Distributed Geo-Replication in glusterfs-3.5

This is a admin how-to guide for new dustributed-geo-replication being released as part of glusterfs-3.5

Note:

This article is targeted towards users/admins who want to try new geo-replication, without going much deeper into internals and technology used.

How is it different from earlier geo-replication?

  • Up until now, in geo-replication, only one of the nodes in master volume would participate in geo-replication. This meant that all the data syncing is taken care by only one node while other nodes in the cluster would sit idle (not participate in data syncing). With distributed-geo-replication, each node of the master volume takes the repsonsibility of syncing the data present in that node. In case of replicate configuration, one of them would 'Active'ly sync the data while other node of the replica pair would be 'Passive'. The 'Passive' node only becomes 'Active' when the 'Active' pair goes down. This way new geo-rep leverages all the nodes in the volume and remove the bottleneck of syncing from one single node.
  • New change detection mechanism is the other thing which has been improved with new geo-rep. So far geo-rep used to crawl through glusterfs file system to figure out the files that need to synced. And because crawling filesystem can be an expensive operation, this used to be a major bottleneck for performance. With distributed geo-rep, all the files that need to be synced are identified through changelog xlator. Changelog xlator journals all the fops that modifes the file and these journals are then consumed by geo-rep to effectively identify the files that need to be synced.
  • A new syncing method tar+ssh, has been introduced to improve the performance of few specific data sets. You can switch between rsync and tar+ssh syncing method via CLI to suite your data set needs. This tar+ssh is better suited for data sets which have large number of small files.

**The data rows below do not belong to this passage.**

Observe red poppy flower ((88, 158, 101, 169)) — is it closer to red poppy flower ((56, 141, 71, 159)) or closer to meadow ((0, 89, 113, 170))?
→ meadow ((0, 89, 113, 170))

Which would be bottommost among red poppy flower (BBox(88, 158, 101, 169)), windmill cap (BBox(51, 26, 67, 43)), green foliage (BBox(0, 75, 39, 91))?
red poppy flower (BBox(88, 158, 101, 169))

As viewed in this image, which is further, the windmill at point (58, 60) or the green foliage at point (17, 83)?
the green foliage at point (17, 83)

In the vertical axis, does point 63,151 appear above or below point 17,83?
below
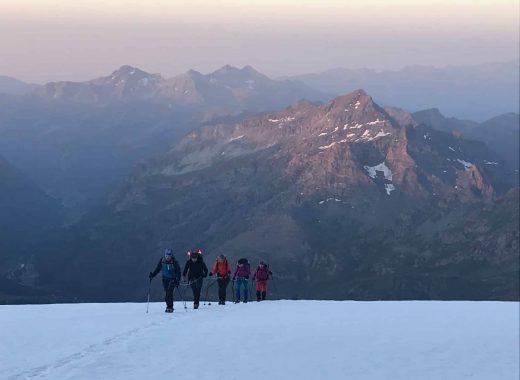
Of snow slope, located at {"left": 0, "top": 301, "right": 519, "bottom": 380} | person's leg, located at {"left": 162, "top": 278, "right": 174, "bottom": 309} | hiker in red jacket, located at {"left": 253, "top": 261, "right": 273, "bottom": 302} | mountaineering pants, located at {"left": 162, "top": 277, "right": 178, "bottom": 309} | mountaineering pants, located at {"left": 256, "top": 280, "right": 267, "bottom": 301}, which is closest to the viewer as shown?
snow slope, located at {"left": 0, "top": 301, "right": 519, "bottom": 380}

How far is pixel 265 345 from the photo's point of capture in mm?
23781

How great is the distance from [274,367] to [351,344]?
13.4ft

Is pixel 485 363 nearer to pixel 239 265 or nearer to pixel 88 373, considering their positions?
pixel 88 373

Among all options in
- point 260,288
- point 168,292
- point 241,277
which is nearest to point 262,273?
point 260,288

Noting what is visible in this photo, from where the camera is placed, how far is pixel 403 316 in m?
31.0

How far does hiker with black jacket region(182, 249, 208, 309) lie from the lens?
3788 centimetres

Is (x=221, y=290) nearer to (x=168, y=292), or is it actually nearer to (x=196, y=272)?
(x=196, y=272)

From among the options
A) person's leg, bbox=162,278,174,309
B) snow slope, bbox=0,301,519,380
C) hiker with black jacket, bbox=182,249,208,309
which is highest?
hiker with black jacket, bbox=182,249,208,309

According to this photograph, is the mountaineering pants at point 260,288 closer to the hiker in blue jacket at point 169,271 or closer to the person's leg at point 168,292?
the hiker in blue jacket at point 169,271

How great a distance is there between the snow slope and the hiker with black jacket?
16.5 ft

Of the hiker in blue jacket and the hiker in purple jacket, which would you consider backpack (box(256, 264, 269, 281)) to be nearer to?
the hiker in purple jacket

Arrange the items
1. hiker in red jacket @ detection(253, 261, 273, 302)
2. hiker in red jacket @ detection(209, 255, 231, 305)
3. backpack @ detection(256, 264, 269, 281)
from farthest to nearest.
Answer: backpack @ detection(256, 264, 269, 281), hiker in red jacket @ detection(253, 261, 273, 302), hiker in red jacket @ detection(209, 255, 231, 305)

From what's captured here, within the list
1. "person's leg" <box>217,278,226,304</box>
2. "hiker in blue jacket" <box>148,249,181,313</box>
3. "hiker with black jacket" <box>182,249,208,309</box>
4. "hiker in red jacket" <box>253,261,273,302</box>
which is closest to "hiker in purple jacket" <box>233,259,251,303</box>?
"person's leg" <box>217,278,226,304</box>

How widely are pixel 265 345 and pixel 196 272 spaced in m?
14.7
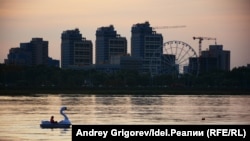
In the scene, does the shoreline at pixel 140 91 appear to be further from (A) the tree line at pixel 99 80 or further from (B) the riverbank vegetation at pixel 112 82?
(A) the tree line at pixel 99 80

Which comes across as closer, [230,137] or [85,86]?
[230,137]

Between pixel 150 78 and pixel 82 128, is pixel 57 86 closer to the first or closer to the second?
pixel 150 78

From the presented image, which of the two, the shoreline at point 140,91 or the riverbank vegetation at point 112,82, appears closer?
the shoreline at point 140,91

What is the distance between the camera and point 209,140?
23547mm

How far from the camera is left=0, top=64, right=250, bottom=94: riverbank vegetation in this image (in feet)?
532

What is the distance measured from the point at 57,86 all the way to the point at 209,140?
13932 cm

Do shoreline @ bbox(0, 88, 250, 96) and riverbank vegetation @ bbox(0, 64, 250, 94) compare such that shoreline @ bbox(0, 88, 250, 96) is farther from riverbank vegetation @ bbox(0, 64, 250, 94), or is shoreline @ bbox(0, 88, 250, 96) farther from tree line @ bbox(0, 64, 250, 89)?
tree line @ bbox(0, 64, 250, 89)

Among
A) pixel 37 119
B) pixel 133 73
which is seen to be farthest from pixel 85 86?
pixel 37 119

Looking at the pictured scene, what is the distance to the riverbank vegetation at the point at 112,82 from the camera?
162125mm

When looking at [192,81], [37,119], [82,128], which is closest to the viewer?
[82,128]

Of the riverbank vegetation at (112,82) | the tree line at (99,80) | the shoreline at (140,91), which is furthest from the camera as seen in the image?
the tree line at (99,80)

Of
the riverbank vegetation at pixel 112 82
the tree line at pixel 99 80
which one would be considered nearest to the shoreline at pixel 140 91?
the riverbank vegetation at pixel 112 82

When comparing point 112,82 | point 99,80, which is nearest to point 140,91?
point 112,82

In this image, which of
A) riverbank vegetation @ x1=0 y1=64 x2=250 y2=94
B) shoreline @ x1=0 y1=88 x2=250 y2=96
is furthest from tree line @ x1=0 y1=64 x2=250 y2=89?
shoreline @ x1=0 y1=88 x2=250 y2=96
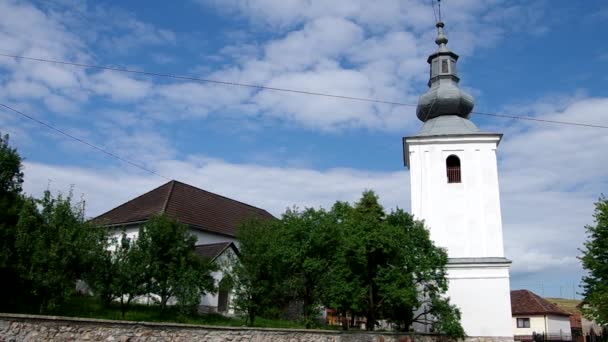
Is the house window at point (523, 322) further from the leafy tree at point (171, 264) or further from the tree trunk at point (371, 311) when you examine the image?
the leafy tree at point (171, 264)

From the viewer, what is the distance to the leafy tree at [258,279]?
2172cm

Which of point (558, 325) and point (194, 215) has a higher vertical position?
point (194, 215)

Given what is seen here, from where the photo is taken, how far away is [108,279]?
2230 cm

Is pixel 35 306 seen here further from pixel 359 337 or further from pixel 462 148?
pixel 462 148

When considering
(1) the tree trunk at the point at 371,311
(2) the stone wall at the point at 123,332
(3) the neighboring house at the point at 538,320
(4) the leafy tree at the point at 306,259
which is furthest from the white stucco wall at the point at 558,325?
(2) the stone wall at the point at 123,332

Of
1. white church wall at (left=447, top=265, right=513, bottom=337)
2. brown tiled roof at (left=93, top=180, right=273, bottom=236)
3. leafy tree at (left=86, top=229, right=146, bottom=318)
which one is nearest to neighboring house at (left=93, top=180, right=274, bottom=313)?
brown tiled roof at (left=93, top=180, right=273, bottom=236)

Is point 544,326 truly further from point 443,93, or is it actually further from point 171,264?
point 171,264

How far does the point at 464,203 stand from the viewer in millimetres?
28953

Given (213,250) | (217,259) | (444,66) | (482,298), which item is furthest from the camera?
(444,66)

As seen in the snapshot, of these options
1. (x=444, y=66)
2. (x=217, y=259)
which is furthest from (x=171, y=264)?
(x=444, y=66)

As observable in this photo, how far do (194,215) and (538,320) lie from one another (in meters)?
30.8

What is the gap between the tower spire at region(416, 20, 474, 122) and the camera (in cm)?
3078

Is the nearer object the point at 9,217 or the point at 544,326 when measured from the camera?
the point at 9,217

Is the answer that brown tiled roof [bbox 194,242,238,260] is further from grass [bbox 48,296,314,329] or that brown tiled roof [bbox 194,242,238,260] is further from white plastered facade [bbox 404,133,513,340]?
white plastered facade [bbox 404,133,513,340]
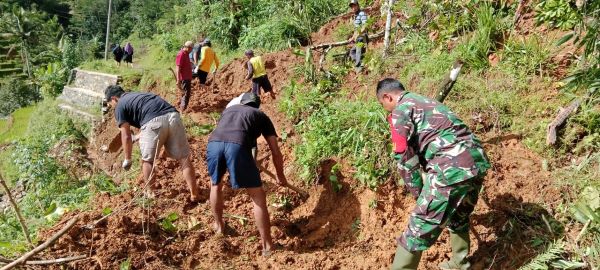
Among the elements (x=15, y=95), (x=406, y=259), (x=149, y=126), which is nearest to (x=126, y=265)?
(x=149, y=126)

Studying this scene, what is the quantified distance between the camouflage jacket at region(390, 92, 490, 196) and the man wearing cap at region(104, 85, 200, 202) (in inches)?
105

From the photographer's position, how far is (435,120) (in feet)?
9.39

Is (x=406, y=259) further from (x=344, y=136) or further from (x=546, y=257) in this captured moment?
(x=344, y=136)

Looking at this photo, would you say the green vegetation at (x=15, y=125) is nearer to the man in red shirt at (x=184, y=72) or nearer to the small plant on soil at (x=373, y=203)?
the man in red shirt at (x=184, y=72)

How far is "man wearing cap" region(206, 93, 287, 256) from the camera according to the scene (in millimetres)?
3643

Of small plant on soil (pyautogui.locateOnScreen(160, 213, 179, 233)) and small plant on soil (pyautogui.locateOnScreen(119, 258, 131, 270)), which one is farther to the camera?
small plant on soil (pyautogui.locateOnScreen(160, 213, 179, 233))

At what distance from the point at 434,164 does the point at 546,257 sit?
3.55 ft

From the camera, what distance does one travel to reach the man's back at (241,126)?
12.1ft

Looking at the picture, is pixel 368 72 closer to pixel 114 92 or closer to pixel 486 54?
pixel 486 54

Using Distributed geo-replication:

Prerequisites:

  • There should be a password-less ssh setup between at least one node in master volume to one node in slave volume. The geo-rep create command should be executed from this node which has password-less ssh setup to slave.

  • Unlike previous version, slave must be a gluster volume. Slave can not be a directory. And both the master and slave volumes should have been created and started before creating geo-rep session.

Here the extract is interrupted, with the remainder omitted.